L’entrepreneuriat indépendant se développe rapidement en Belgique, avec une forte augmentation de la part des travailleurs étrangers. En effet, près de 13 % des indépendants dans le pays n’ont pas la nationalité belge, et cette proportion est encore plus marquée à Bruxelles, où elle atteint 41,9 %.
Cette évolution met en lumière l’attractivité de la Belgique pour les entrepreneurs issus de l’immigration, notamment grâce à un environnement propice à l’indépendance professionnelle. L’essor des indépendants non-belges est accompagné d’une forte augmentation de leurs revenus, souvent plus élevés que ceux de leurs homologues belges.
Une proportion croissante d’indépendants étrangers en Belgique
En 2024, la Belgique comptait 1 299 825 indépendants, parmi lesquels 165 826 étaient des non-Belges, soit une augmentation de 10 % par rapport à 2020. Cette évolution s’explique par l’attractivité croissante de la Belgique pour les entrepreneurs étrangers, notamment grâce à des conditions favorables pour le travail indépendant. La flexibilité du statut d’indépendant, les opportunités dans certains secteurs et les politiques d’intégration en matière de travail expliquent cette tendance. La majorité de ces travailleurs étrangers sont issus de récents flux migratoires et ont choisi l’entrepreneuriat comme porte d’entrée sur le marché du travail.
Si la proportion de travailleurs étrangers reste stable à 13 % au niveau national, elle varie grandement d’une région à l’autre. En Région bruxelloise, ce chiffre atteint 41,9 %, contre 9 % en Wallonie et en Flandre. Les travailleurs étrangers à Bruxelles bénéficient d’une situation géographique favorable, en raison de la présence de nombreuses communautés internationales, et du fait que le travail salarié y est parfois plus difficile d’accès que le travail indépendant. Bruxelles offre donc un terreau fertile pour les jeunes entrepreneurs, notamment ceux issus de l’immigration, qui choisissent souvent l’entrepreneuriat pour sa souplesse et ses opportunités.

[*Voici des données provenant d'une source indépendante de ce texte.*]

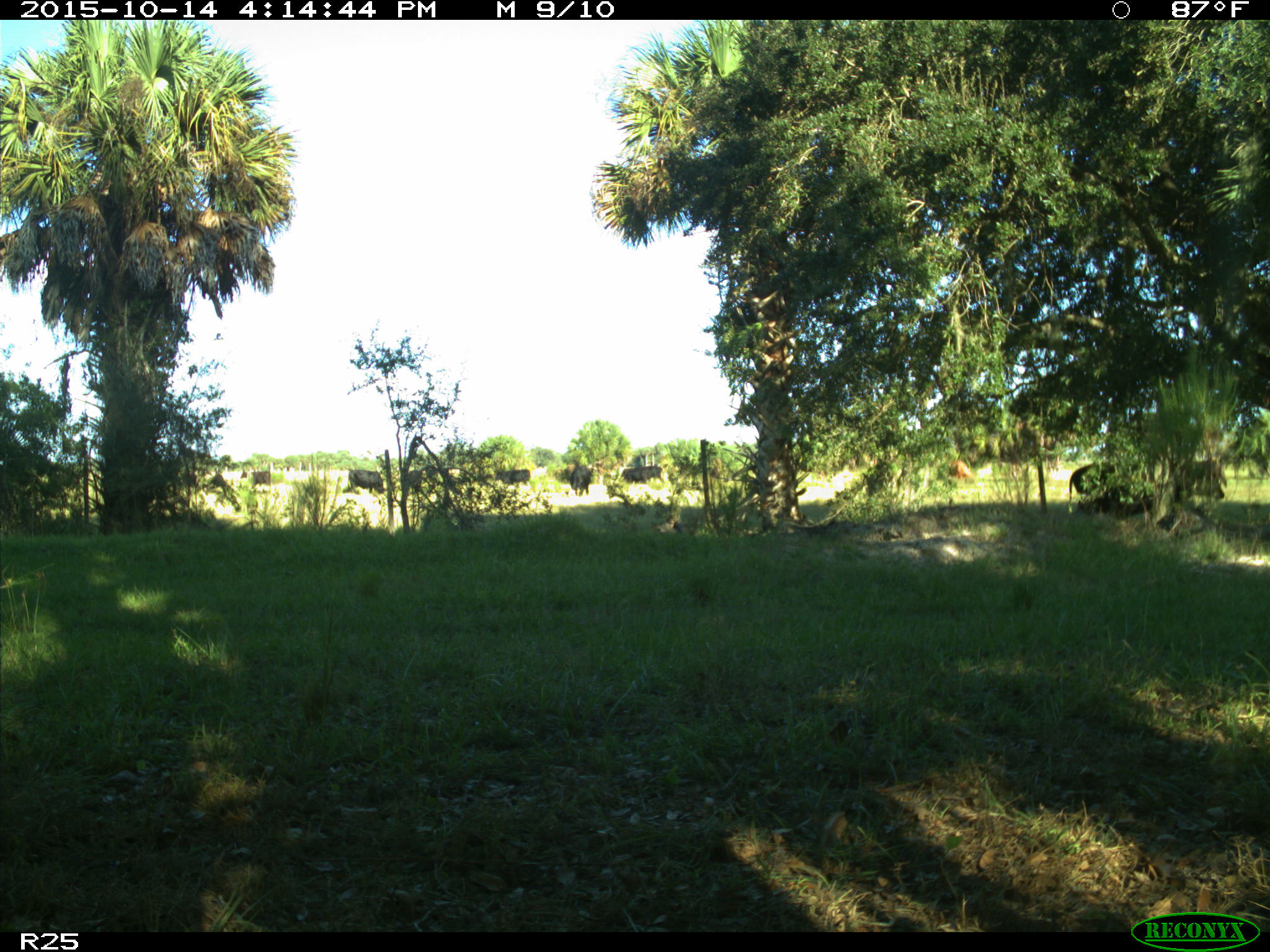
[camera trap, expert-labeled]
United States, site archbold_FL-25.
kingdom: Animalia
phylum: Chordata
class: Mammalia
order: Artiodactyla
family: Bovidae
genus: Bos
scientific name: Bos taurus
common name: domestic cow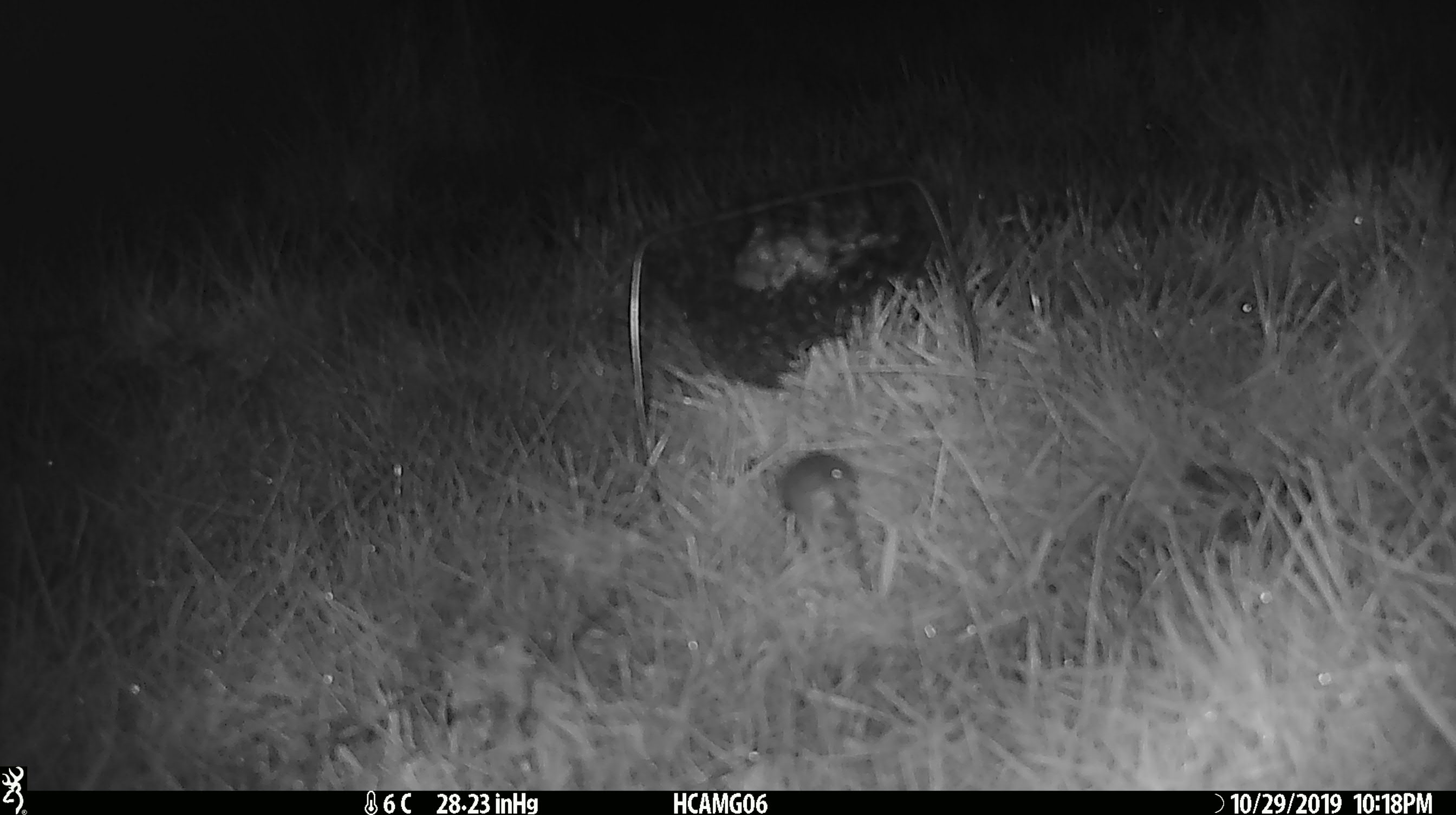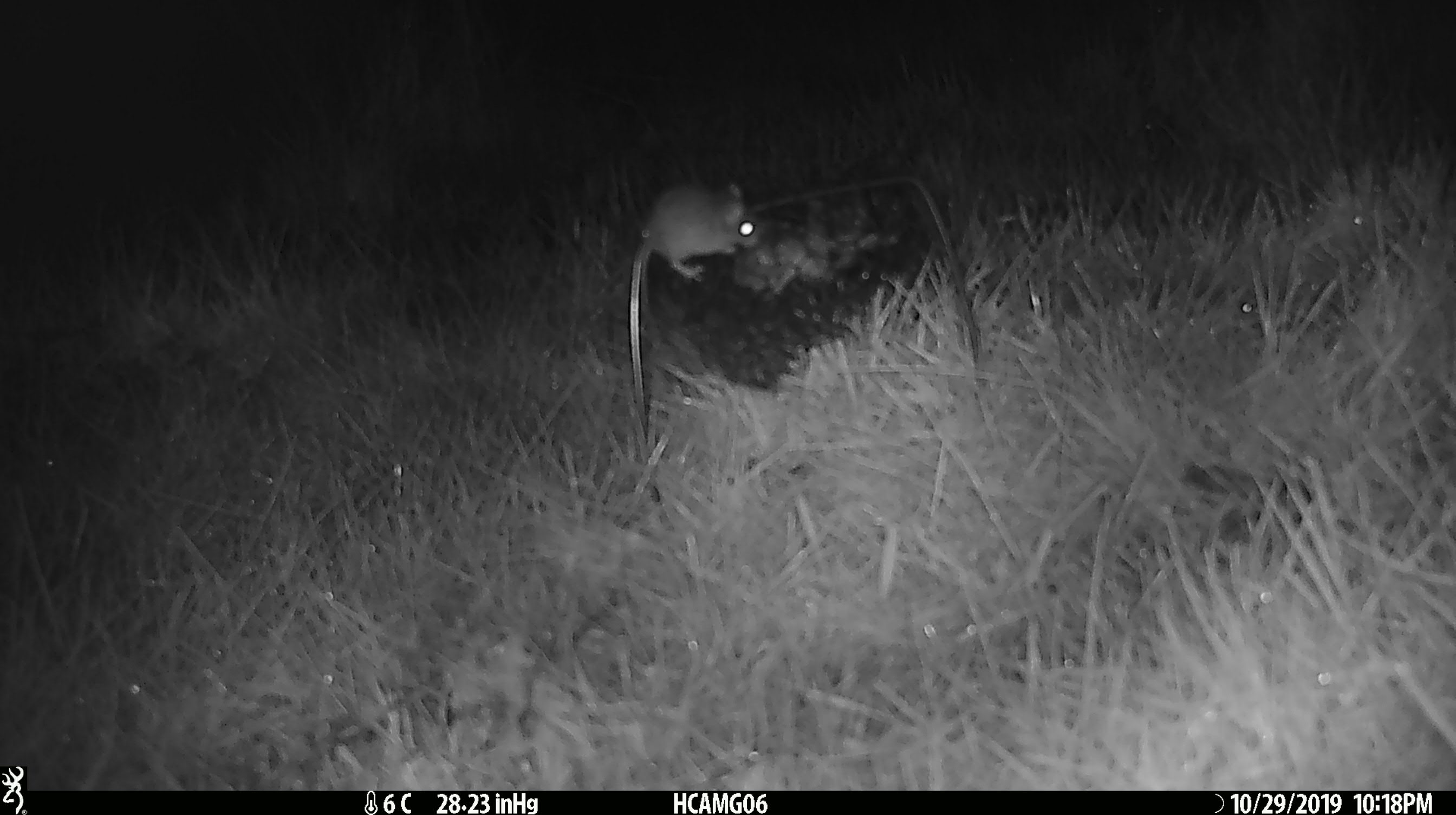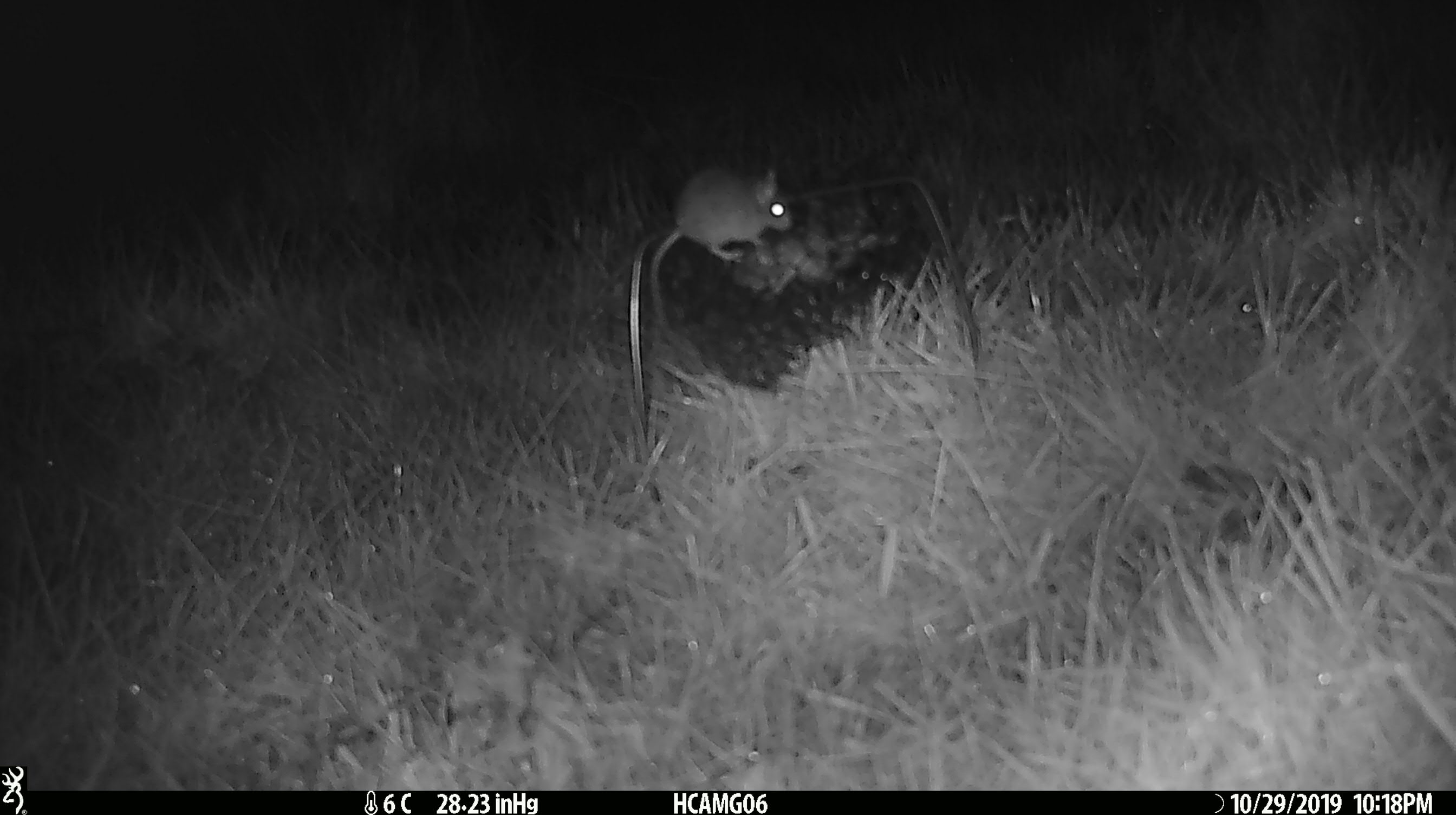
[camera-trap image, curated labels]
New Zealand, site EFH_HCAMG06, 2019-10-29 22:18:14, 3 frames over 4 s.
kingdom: Animalia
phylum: Chordata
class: Mammalia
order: Rodentia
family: Muridae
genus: Mus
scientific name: Mus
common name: mouse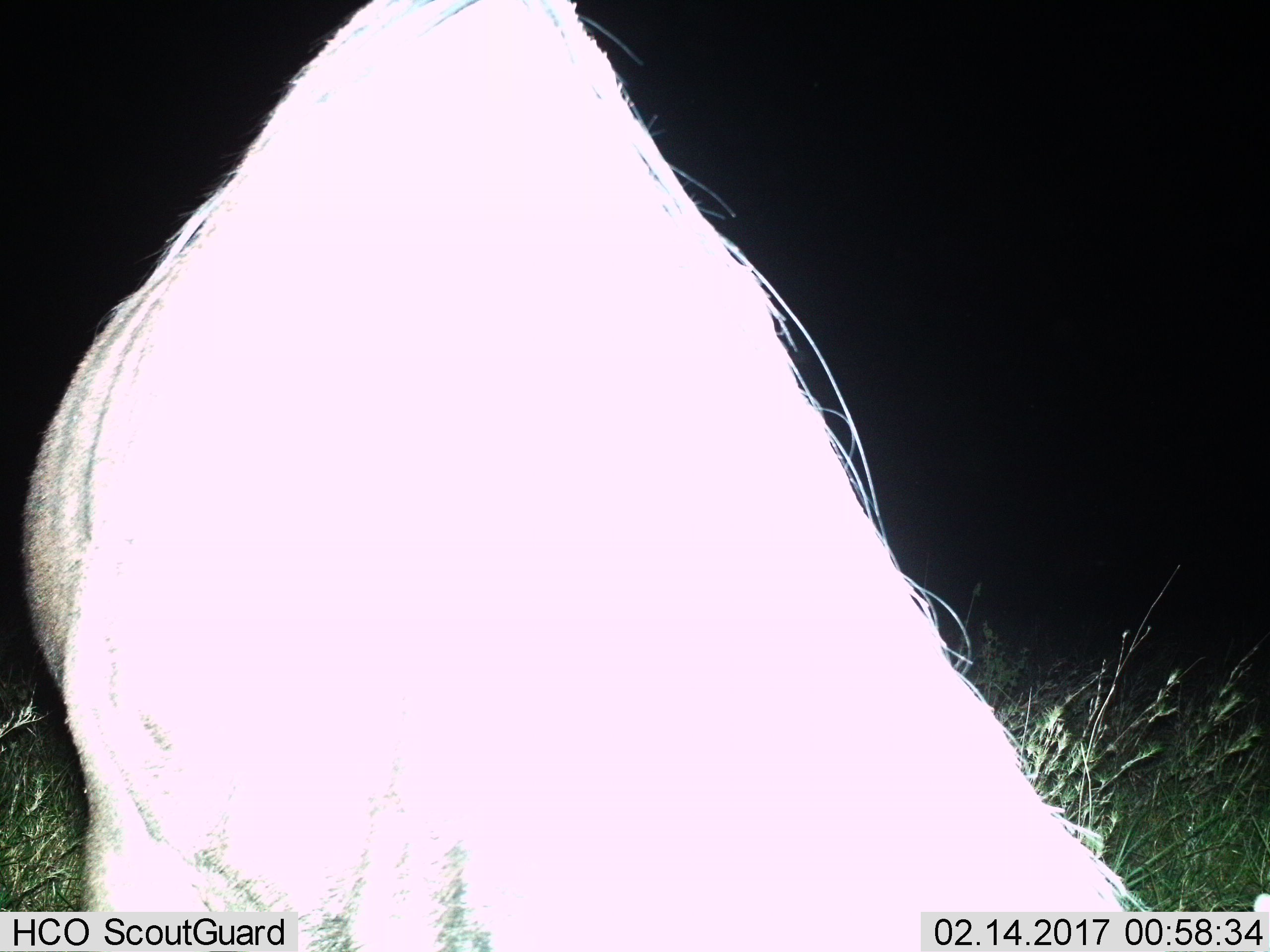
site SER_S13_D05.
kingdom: Animalia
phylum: Chordata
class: Mammalia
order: Artiodactyla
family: Bovidae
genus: Connochaetes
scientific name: Connochaetes taurinus taurinus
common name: blue wildebeest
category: wildebeestblue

Des revenus plus élevés pour les indépendants non belges
Les indépendants étrangers en Belgique génèrent des revenus nettement plus élevés que leurs homologues belges, avec une plus faible proportion d’entre eux dont les revenus sont inférieurs à 5000 euros par mois. Selon les données récentes de l’INASTI relayées par Acerta, un indépendant belge sur trois a un revenu inférieur à 5000 euros, contre un sur cinq pour les non-Belges. Ce phénomène peut s’expliquer en partie par la proportion d’indépendants belges exerçant une activité complémentaire (28 %), alors que ce chiffre est seulement de 13 % chez les non-Belges. De plus, les indépendants non belges, souvent plus jeunes, sont en majorité actifs dans des secteurs comme l’industrie, où les compétences pratiques sont primordiales et où les rémunérations peuvent être plus élevées.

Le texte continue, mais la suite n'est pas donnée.